This notebook provides some basic exploratory analysis of games on boardgamegeek (BGG) in support of my work [predicting ratings for upcoming games] and [predicting games for individual users]. In particular, I examine four different community outcomes for games: average weight rating (complexity), number of user ratings, average user rating, and geek rating (a combination of user ratings and the average).[^ For this write up, I examine games published through 2021 that have achieved at least 30 user ratings by the time of writing. I have additionally excluded some games that were cancelled or never released, or have data quality issues with their profiles on BGG.]
The data I’m examining is at the game level, where I observe the BGG community’s aggregated ratings for individual games. That is, I do not have data on the underlying ratings for games, only the average, standard deviation, or sum of the distribution
The average rating and the number of user ratings is easy enough to understand, but the distributions for average weight and the geek rating are a bit wonky.
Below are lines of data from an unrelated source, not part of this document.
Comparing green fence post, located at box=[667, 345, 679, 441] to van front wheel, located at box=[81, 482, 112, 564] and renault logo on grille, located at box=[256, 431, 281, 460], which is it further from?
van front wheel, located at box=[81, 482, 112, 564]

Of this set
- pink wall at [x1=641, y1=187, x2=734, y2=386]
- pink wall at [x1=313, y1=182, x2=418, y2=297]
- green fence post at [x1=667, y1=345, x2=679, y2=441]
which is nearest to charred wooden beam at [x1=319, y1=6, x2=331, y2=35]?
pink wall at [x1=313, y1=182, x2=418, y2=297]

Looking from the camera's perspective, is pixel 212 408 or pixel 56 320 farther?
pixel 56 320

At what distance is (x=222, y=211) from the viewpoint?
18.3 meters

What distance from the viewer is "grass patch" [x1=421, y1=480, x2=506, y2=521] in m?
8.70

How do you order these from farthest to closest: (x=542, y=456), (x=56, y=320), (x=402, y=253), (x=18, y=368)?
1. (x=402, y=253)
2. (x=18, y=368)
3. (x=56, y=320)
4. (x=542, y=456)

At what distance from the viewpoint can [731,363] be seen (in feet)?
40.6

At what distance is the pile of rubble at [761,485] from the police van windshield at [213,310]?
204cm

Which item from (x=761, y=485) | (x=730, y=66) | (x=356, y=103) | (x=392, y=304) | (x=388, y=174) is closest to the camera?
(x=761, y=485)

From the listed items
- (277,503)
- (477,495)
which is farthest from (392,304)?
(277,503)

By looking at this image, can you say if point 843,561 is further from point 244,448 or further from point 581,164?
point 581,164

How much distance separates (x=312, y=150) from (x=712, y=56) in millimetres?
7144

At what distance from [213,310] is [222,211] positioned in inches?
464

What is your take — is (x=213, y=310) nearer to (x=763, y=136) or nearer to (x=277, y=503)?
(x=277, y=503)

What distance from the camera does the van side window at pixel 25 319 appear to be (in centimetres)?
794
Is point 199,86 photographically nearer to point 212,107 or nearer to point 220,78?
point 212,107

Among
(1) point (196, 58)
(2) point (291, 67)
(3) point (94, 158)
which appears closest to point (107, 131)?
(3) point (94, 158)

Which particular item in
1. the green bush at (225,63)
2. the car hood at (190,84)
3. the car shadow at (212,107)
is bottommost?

Average weight indicates the perceived complexity of the game (1 = simple, 5 = complex). It has large spikes at 1, 2, and 3 due to users gravitating towards those ratings. Fewer users rate game complexity than those that rate how good games are, so this can often be a fairly noisy estimate of a game’s complexity.
The geek rating is designed to capture games that are both highly rated and popular, meaning it is a function of the number user ratings and the average rating. BGG uses Bayesian averaging to prevent games with relatively few votes from moving up the Geek list; every game starts with ~2k votes at 5.5 (hence the large spike at 5.5), so the game’s geek rating will only move from 5.5 as it receives enough votes.
In order to get a high geek rating, a game need to both be well rated (a high average) and have a high enough number of user ratings. We can get a sense of of this by plotting games via their user ratings and their average, using color to indicate their geek rating. Notice where games with high geek ratings reside - a high average rating with lots of user ratings. I have examined the geek rating in greater detail elsewhere, as I argue it doesn’t place a high enough weight on popularity.
Each of these BGG outcomes (average weight, average, user ratings) is related to each other in some way, which is important to keep in mind as we think about modeling these outcomes. The average weight tends to be highly correlated with the average rating, while not being correlated with the number of user ratings. The geek rating is a function of the average and user ratings, which means it is also then correlated with the average weight.
Why do we see these relationships?
It’s partially just a function of the different types of games on BGG, which we can see if we break this same visualization out by game category[^ Games can fall into multiple categories, where a game is considered both a strategy game and a wargame. For this visualization, I assign games to one category each with the priority order of wargame, strategy, family, abstract, party. Anything without a category is considered other.].
Wargames tend to have high complexity, high averages and a low numbers of ratings (presumably due to a dedicated wargame following on BGG). Party games are and family games tend are low complexity and lower average ratings, but can achieve a higher geek rating due to attracting more ratings.
How have the BGG community’s ratings changed over time? BGG has data on the year in which games were published, with some games published as far as back 3500 BC[^ Senet takes the prize for oldest game, followed by Marbles and Go].
Filtering to games published since 1950, we can examine the relationship between year published and each outcome. Games published in the 80s had a bit of higher average weight on average than games published recently. The average rating of games has increased in recent years.
More and more games are being published ever year - the visualization below shows all games published instead of those that achieve a minimum number of ratings. There has been an explosion in the number of new releases in recent years, with many games being published that do not receive many votes and the potential for a higher average score (though a lower geek rating). From this, we can expect that models predicting the average will exhibit a strong relationship with time.